*What the task requires*
In the data from the start up to and including the line with "114L136 108V106H121V108H112L105 117H103V134L110", rename "instance_id" to "object_id" wherever it appears, keeping everything else unchanged and leaving the pictures out of your answer.

Stored entries:
_____

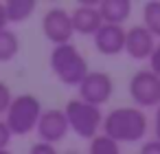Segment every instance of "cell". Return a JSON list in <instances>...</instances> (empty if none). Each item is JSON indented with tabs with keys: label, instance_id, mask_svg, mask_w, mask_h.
I'll return each mask as SVG.
<instances>
[{
	"label": "cell",
	"instance_id": "1",
	"mask_svg": "<svg viewBox=\"0 0 160 154\" xmlns=\"http://www.w3.org/2000/svg\"><path fill=\"white\" fill-rule=\"evenodd\" d=\"M147 114L136 108V106H121V108H112L105 117H103V134L110 136L112 141L121 143H136L140 139H145L147 134Z\"/></svg>",
	"mask_w": 160,
	"mask_h": 154
},
{
	"label": "cell",
	"instance_id": "2",
	"mask_svg": "<svg viewBox=\"0 0 160 154\" xmlns=\"http://www.w3.org/2000/svg\"><path fill=\"white\" fill-rule=\"evenodd\" d=\"M48 64H51L53 75L64 86H79L83 82V77L90 73L86 57L81 55V51L72 42L70 44H62V46H53Z\"/></svg>",
	"mask_w": 160,
	"mask_h": 154
},
{
	"label": "cell",
	"instance_id": "3",
	"mask_svg": "<svg viewBox=\"0 0 160 154\" xmlns=\"http://www.w3.org/2000/svg\"><path fill=\"white\" fill-rule=\"evenodd\" d=\"M42 112H44L42 101L35 95L24 93V95L13 97V101H11V106L5 114V123L11 130V134L27 136L38 128V121H40Z\"/></svg>",
	"mask_w": 160,
	"mask_h": 154
},
{
	"label": "cell",
	"instance_id": "4",
	"mask_svg": "<svg viewBox=\"0 0 160 154\" xmlns=\"http://www.w3.org/2000/svg\"><path fill=\"white\" fill-rule=\"evenodd\" d=\"M64 112H66V119H68L70 130L77 136L90 139V141L94 136H99V130L103 125V112H101V108L90 106V104H86V101H81L77 97V99L66 101Z\"/></svg>",
	"mask_w": 160,
	"mask_h": 154
},
{
	"label": "cell",
	"instance_id": "5",
	"mask_svg": "<svg viewBox=\"0 0 160 154\" xmlns=\"http://www.w3.org/2000/svg\"><path fill=\"white\" fill-rule=\"evenodd\" d=\"M129 97L136 108H158L160 106V77L151 71H138L129 79Z\"/></svg>",
	"mask_w": 160,
	"mask_h": 154
},
{
	"label": "cell",
	"instance_id": "6",
	"mask_svg": "<svg viewBox=\"0 0 160 154\" xmlns=\"http://www.w3.org/2000/svg\"><path fill=\"white\" fill-rule=\"evenodd\" d=\"M77 88H79V99L81 101L101 108L103 104L110 101V97L114 93V82L105 71H90Z\"/></svg>",
	"mask_w": 160,
	"mask_h": 154
},
{
	"label": "cell",
	"instance_id": "7",
	"mask_svg": "<svg viewBox=\"0 0 160 154\" xmlns=\"http://www.w3.org/2000/svg\"><path fill=\"white\" fill-rule=\"evenodd\" d=\"M42 33L46 35L48 42H53V46L70 44V40L75 35L70 13L64 7H51L42 18Z\"/></svg>",
	"mask_w": 160,
	"mask_h": 154
},
{
	"label": "cell",
	"instance_id": "8",
	"mask_svg": "<svg viewBox=\"0 0 160 154\" xmlns=\"http://www.w3.org/2000/svg\"><path fill=\"white\" fill-rule=\"evenodd\" d=\"M35 130H38L40 141H44V143L55 145V143L64 141L66 134H68V130H70L64 108H48V110H44Z\"/></svg>",
	"mask_w": 160,
	"mask_h": 154
},
{
	"label": "cell",
	"instance_id": "9",
	"mask_svg": "<svg viewBox=\"0 0 160 154\" xmlns=\"http://www.w3.org/2000/svg\"><path fill=\"white\" fill-rule=\"evenodd\" d=\"M72 29L79 35H94L103 27V18L99 13V3H81L70 11Z\"/></svg>",
	"mask_w": 160,
	"mask_h": 154
},
{
	"label": "cell",
	"instance_id": "10",
	"mask_svg": "<svg viewBox=\"0 0 160 154\" xmlns=\"http://www.w3.org/2000/svg\"><path fill=\"white\" fill-rule=\"evenodd\" d=\"M156 38L142 27V24H136L132 29H127V35H125V53L140 62V60H149L153 49H156Z\"/></svg>",
	"mask_w": 160,
	"mask_h": 154
},
{
	"label": "cell",
	"instance_id": "11",
	"mask_svg": "<svg viewBox=\"0 0 160 154\" xmlns=\"http://www.w3.org/2000/svg\"><path fill=\"white\" fill-rule=\"evenodd\" d=\"M125 35H127V29L118 24H103L92 35V42L101 55H118L125 51Z\"/></svg>",
	"mask_w": 160,
	"mask_h": 154
},
{
	"label": "cell",
	"instance_id": "12",
	"mask_svg": "<svg viewBox=\"0 0 160 154\" xmlns=\"http://www.w3.org/2000/svg\"><path fill=\"white\" fill-rule=\"evenodd\" d=\"M99 13L103 18V24H118L132 16V3L129 0H101L99 3Z\"/></svg>",
	"mask_w": 160,
	"mask_h": 154
},
{
	"label": "cell",
	"instance_id": "13",
	"mask_svg": "<svg viewBox=\"0 0 160 154\" xmlns=\"http://www.w3.org/2000/svg\"><path fill=\"white\" fill-rule=\"evenodd\" d=\"M38 3L35 0H9L5 3V11H7V20L13 24H20L24 20H29L35 11Z\"/></svg>",
	"mask_w": 160,
	"mask_h": 154
},
{
	"label": "cell",
	"instance_id": "14",
	"mask_svg": "<svg viewBox=\"0 0 160 154\" xmlns=\"http://www.w3.org/2000/svg\"><path fill=\"white\" fill-rule=\"evenodd\" d=\"M142 27L160 40V0H149L142 5Z\"/></svg>",
	"mask_w": 160,
	"mask_h": 154
},
{
	"label": "cell",
	"instance_id": "15",
	"mask_svg": "<svg viewBox=\"0 0 160 154\" xmlns=\"http://www.w3.org/2000/svg\"><path fill=\"white\" fill-rule=\"evenodd\" d=\"M20 51V40L11 29L0 31V62H11Z\"/></svg>",
	"mask_w": 160,
	"mask_h": 154
},
{
	"label": "cell",
	"instance_id": "16",
	"mask_svg": "<svg viewBox=\"0 0 160 154\" xmlns=\"http://www.w3.org/2000/svg\"><path fill=\"white\" fill-rule=\"evenodd\" d=\"M88 154H121V145L105 134H99L90 141Z\"/></svg>",
	"mask_w": 160,
	"mask_h": 154
},
{
	"label": "cell",
	"instance_id": "17",
	"mask_svg": "<svg viewBox=\"0 0 160 154\" xmlns=\"http://www.w3.org/2000/svg\"><path fill=\"white\" fill-rule=\"evenodd\" d=\"M13 101V95H11V88L5 84V82H0V114H7L9 106Z\"/></svg>",
	"mask_w": 160,
	"mask_h": 154
},
{
	"label": "cell",
	"instance_id": "18",
	"mask_svg": "<svg viewBox=\"0 0 160 154\" xmlns=\"http://www.w3.org/2000/svg\"><path fill=\"white\" fill-rule=\"evenodd\" d=\"M29 154H59V152H57V147H55V145L44 143V141H38V143H33V145H31Z\"/></svg>",
	"mask_w": 160,
	"mask_h": 154
},
{
	"label": "cell",
	"instance_id": "19",
	"mask_svg": "<svg viewBox=\"0 0 160 154\" xmlns=\"http://www.w3.org/2000/svg\"><path fill=\"white\" fill-rule=\"evenodd\" d=\"M11 130L7 128V123H5V119H0V150H7V145L11 143Z\"/></svg>",
	"mask_w": 160,
	"mask_h": 154
},
{
	"label": "cell",
	"instance_id": "20",
	"mask_svg": "<svg viewBox=\"0 0 160 154\" xmlns=\"http://www.w3.org/2000/svg\"><path fill=\"white\" fill-rule=\"evenodd\" d=\"M149 71L160 77V42L156 44V49H153V53H151V57H149Z\"/></svg>",
	"mask_w": 160,
	"mask_h": 154
},
{
	"label": "cell",
	"instance_id": "21",
	"mask_svg": "<svg viewBox=\"0 0 160 154\" xmlns=\"http://www.w3.org/2000/svg\"><path fill=\"white\" fill-rule=\"evenodd\" d=\"M140 154H160V141H145L140 147Z\"/></svg>",
	"mask_w": 160,
	"mask_h": 154
},
{
	"label": "cell",
	"instance_id": "22",
	"mask_svg": "<svg viewBox=\"0 0 160 154\" xmlns=\"http://www.w3.org/2000/svg\"><path fill=\"white\" fill-rule=\"evenodd\" d=\"M153 132H156V141H160V106L156 108V117H153Z\"/></svg>",
	"mask_w": 160,
	"mask_h": 154
},
{
	"label": "cell",
	"instance_id": "23",
	"mask_svg": "<svg viewBox=\"0 0 160 154\" xmlns=\"http://www.w3.org/2000/svg\"><path fill=\"white\" fill-rule=\"evenodd\" d=\"M9 20H7V11H5V3H0V31L7 29Z\"/></svg>",
	"mask_w": 160,
	"mask_h": 154
},
{
	"label": "cell",
	"instance_id": "24",
	"mask_svg": "<svg viewBox=\"0 0 160 154\" xmlns=\"http://www.w3.org/2000/svg\"><path fill=\"white\" fill-rule=\"evenodd\" d=\"M0 154H11V152L9 150H0Z\"/></svg>",
	"mask_w": 160,
	"mask_h": 154
}]
</instances>
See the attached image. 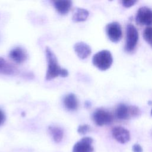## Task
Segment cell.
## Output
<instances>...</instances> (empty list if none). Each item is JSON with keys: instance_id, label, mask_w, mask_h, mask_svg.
Returning a JSON list of instances; mask_svg holds the SVG:
<instances>
[{"instance_id": "obj_7", "label": "cell", "mask_w": 152, "mask_h": 152, "mask_svg": "<svg viewBox=\"0 0 152 152\" xmlns=\"http://www.w3.org/2000/svg\"><path fill=\"white\" fill-rule=\"evenodd\" d=\"M135 21L140 25L152 26V10L146 7L140 8L136 14Z\"/></svg>"}, {"instance_id": "obj_9", "label": "cell", "mask_w": 152, "mask_h": 152, "mask_svg": "<svg viewBox=\"0 0 152 152\" xmlns=\"http://www.w3.org/2000/svg\"><path fill=\"white\" fill-rule=\"evenodd\" d=\"M93 139L90 137H84L78 141L73 147L72 152H93Z\"/></svg>"}, {"instance_id": "obj_1", "label": "cell", "mask_w": 152, "mask_h": 152, "mask_svg": "<svg viewBox=\"0 0 152 152\" xmlns=\"http://www.w3.org/2000/svg\"><path fill=\"white\" fill-rule=\"evenodd\" d=\"M46 56L48 63V68L46 74V80H50L59 76L63 77H66L68 75V72L66 69L61 68L58 63V61L55 55L49 48H46Z\"/></svg>"}, {"instance_id": "obj_3", "label": "cell", "mask_w": 152, "mask_h": 152, "mask_svg": "<svg viewBox=\"0 0 152 152\" xmlns=\"http://www.w3.org/2000/svg\"><path fill=\"white\" fill-rule=\"evenodd\" d=\"M115 116L120 120H126L132 117H136L140 114V110L135 106H126L121 103L115 110Z\"/></svg>"}, {"instance_id": "obj_14", "label": "cell", "mask_w": 152, "mask_h": 152, "mask_svg": "<svg viewBox=\"0 0 152 152\" xmlns=\"http://www.w3.org/2000/svg\"><path fill=\"white\" fill-rule=\"evenodd\" d=\"M89 15L88 11L84 8H77L72 15V20L75 22H81L87 20Z\"/></svg>"}, {"instance_id": "obj_12", "label": "cell", "mask_w": 152, "mask_h": 152, "mask_svg": "<svg viewBox=\"0 0 152 152\" xmlns=\"http://www.w3.org/2000/svg\"><path fill=\"white\" fill-rule=\"evenodd\" d=\"M64 104L68 110H75L78 106V101L75 94L69 93L65 96Z\"/></svg>"}, {"instance_id": "obj_11", "label": "cell", "mask_w": 152, "mask_h": 152, "mask_svg": "<svg viewBox=\"0 0 152 152\" xmlns=\"http://www.w3.org/2000/svg\"><path fill=\"white\" fill-rule=\"evenodd\" d=\"M9 56L13 61L17 64H21L24 62L27 58L26 50L20 47L13 48L10 51Z\"/></svg>"}, {"instance_id": "obj_15", "label": "cell", "mask_w": 152, "mask_h": 152, "mask_svg": "<svg viewBox=\"0 0 152 152\" xmlns=\"http://www.w3.org/2000/svg\"><path fill=\"white\" fill-rule=\"evenodd\" d=\"M14 72L15 68L4 58H0V74L4 75H12Z\"/></svg>"}, {"instance_id": "obj_22", "label": "cell", "mask_w": 152, "mask_h": 152, "mask_svg": "<svg viewBox=\"0 0 152 152\" xmlns=\"http://www.w3.org/2000/svg\"><path fill=\"white\" fill-rule=\"evenodd\" d=\"M151 116H152V109H151Z\"/></svg>"}, {"instance_id": "obj_20", "label": "cell", "mask_w": 152, "mask_h": 152, "mask_svg": "<svg viewBox=\"0 0 152 152\" xmlns=\"http://www.w3.org/2000/svg\"><path fill=\"white\" fill-rule=\"evenodd\" d=\"M133 152H142V148L141 146L138 144H135L132 147Z\"/></svg>"}, {"instance_id": "obj_18", "label": "cell", "mask_w": 152, "mask_h": 152, "mask_svg": "<svg viewBox=\"0 0 152 152\" xmlns=\"http://www.w3.org/2000/svg\"><path fill=\"white\" fill-rule=\"evenodd\" d=\"M90 129V127L88 125H80L78 128V132L80 134H86Z\"/></svg>"}, {"instance_id": "obj_2", "label": "cell", "mask_w": 152, "mask_h": 152, "mask_svg": "<svg viewBox=\"0 0 152 152\" xmlns=\"http://www.w3.org/2000/svg\"><path fill=\"white\" fill-rule=\"evenodd\" d=\"M93 65L101 71L109 69L112 64L113 58L110 51L102 50L96 53L93 57Z\"/></svg>"}, {"instance_id": "obj_8", "label": "cell", "mask_w": 152, "mask_h": 152, "mask_svg": "<svg viewBox=\"0 0 152 152\" xmlns=\"http://www.w3.org/2000/svg\"><path fill=\"white\" fill-rule=\"evenodd\" d=\"M112 134L113 137L121 144H125L130 140L129 132L122 126H117L113 127L112 129Z\"/></svg>"}, {"instance_id": "obj_10", "label": "cell", "mask_w": 152, "mask_h": 152, "mask_svg": "<svg viewBox=\"0 0 152 152\" xmlns=\"http://www.w3.org/2000/svg\"><path fill=\"white\" fill-rule=\"evenodd\" d=\"M74 49L78 57L82 59L87 58L91 53L90 46L83 42L76 43L74 45Z\"/></svg>"}, {"instance_id": "obj_4", "label": "cell", "mask_w": 152, "mask_h": 152, "mask_svg": "<svg viewBox=\"0 0 152 152\" xmlns=\"http://www.w3.org/2000/svg\"><path fill=\"white\" fill-rule=\"evenodd\" d=\"M126 43L125 50L128 52H131L134 50L138 40V33L136 27L128 24L126 29Z\"/></svg>"}, {"instance_id": "obj_6", "label": "cell", "mask_w": 152, "mask_h": 152, "mask_svg": "<svg viewBox=\"0 0 152 152\" xmlns=\"http://www.w3.org/2000/svg\"><path fill=\"white\" fill-rule=\"evenodd\" d=\"M106 32L108 38L113 43L120 41L122 36V28L118 22H112L106 26Z\"/></svg>"}, {"instance_id": "obj_19", "label": "cell", "mask_w": 152, "mask_h": 152, "mask_svg": "<svg viewBox=\"0 0 152 152\" xmlns=\"http://www.w3.org/2000/svg\"><path fill=\"white\" fill-rule=\"evenodd\" d=\"M122 4L124 7L126 8H129L134 5L136 2L137 1H132V0H124L122 1Z\"/></svg>"}, {"instance_id": "obj_21", "label": "cell", "mask_w": 152, "mask_h": 152, "mask_svg": "<svg viewBox=\"0 0 152 152\" xmlns=\"http://www.w3.org/2000/svg\"><path fill=\"white\" fill-rule=\"evenodd\" d=\"M5 120V115L4 112L0 109V125H1Z\"/></svg>"}, {"instance_id": "obj_13", "label": "cell", "mask_w": 152, "mask_h": 152, "mask_svg": "<svg viewBox=\"0 0 152 152\" xmlns=\"http://www.w3.org/2000/svg\"><path fill=\"white\" fill-rule=\"evenodd\" d=\"M71 5V1H57L54 2L55 9L61 14H66L69 11Z\"/></svg>"}, {"instance_id": "obj_5", "label": "cell", "mask_w": 152, "mask_h": 152, "mask_svg": "<svg viewBox=\"0 0 152 152\" xmlns=\"http://www.w3.org/2000/svg\"><path fill=\"white\" fill-rule=\"evenodd\" d=\"M93 119L95 124L99 126L110 124L113 119L112 114L104 109H97L93 114Z\"/></svg>"}, {"instance_id": "obj_17", "label": "cell", "mask_w": 152, "mask_h": 152, "mask_svg": "<svg viewBox=\"0 0 152 152\" xmlns=\"http://www.w3.org/2000/svg\"><path fill=\"white\" fill-rule=\"evenodd\" d=\"M143 37L152 47V26H148L145 28L143 32Z\"/></svg>"}, {"instance_id": "obj_16", "label": "cell", "mask_w": 152, "mask_h": 152, "mask_svg": "<svg viewBox=\"0 0 152 152\" xmlns=\"http://www.w3.org/2000/svg\"><path fill=\"white\" fill-rule=\"evenodd\" d=\"M49 131L55 142H59L61 141L64 136V132L61 128L55 126H50L49 127Z\"/></svg>"}]
</instances>
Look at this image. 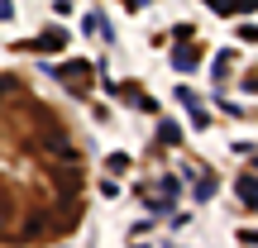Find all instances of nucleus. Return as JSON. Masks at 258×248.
I'll list each match as a JSON object with an SVG mask.
<instances>
[{"label": "nucleus", "instance_id": "1", "mask_svg": "<svg viewBox=\"0 0 258 248\" xmlns=\"http://www.w3.org/2000/svg\"><path fill=\"white\" fill-rule=\"evenodd\" d=\"M29 53H57V48H67V34L62 29H48L43 38H34V43H24Z\"/></svg>", "mask_w": 258, "mask_h": 248}, {"label": "nucleus", "instance_id": "3", "mask_svg": "<svg viewBox=\"0 0 258 248\" xmlns=\"http://www.w3.org/2000/svg\"><path fill=\"white\" fill-rule=\"evenodd\" d=\"M105 167H110V172H124V167H129V157H124V153H110V162H105Z\"/></svg>", "mask_w": 258, "mask_h": 248}, {"label": "nucleus", "instance_id": "4", "mask_svg": "<svg viewBox=\"0 0 258 248\" xmlns=\"http://www.w3.org/2000/svg\"><path fill=\"white\" fill-rule=\"evenodd\" d=\"M239 239H244V243H258V229H249V234H239Z\"/></svg>", "mask_w": 258, "mask_h": 248}, {"label": "nucleus", "instance_id": "2", "mask_svg": "<svg viewBox=\"0 0 258 248\" xmlns=\"http://www.w3.org/2000/svg\"><path fill=\"white\" fill-rule=\"evenodd\" d=\"M234 191L244 196V205H258V177H239V182H234Z\"/></svg>", "mask_w": 258, "mask_h": 248}]
</instances>
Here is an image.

_____

*Answer for the task*
Segment every instance of "cell". Return a JSON list in <instances>...</instances> (empty if none). Each item is JSON indented with tabs with keys: label, object_id, mask_svg, mask_w, mask_h.
I'll return each mask as SVG.
<instances>
[{
	"label": "cell",
	"object_id": "1",
	"mask_svg": "<svg viewBox=\"0 0 160 154\" xmlns=\"http://www.w3.org/2000/svg\"><path fill=\"white\" fill-rule=\"evenodd\" d=\"M147 114L136 108V106H121V108H112L105 117H103V134L110 136L112 141L121 143H136L140 139H145L147 134Z\"/></svg>",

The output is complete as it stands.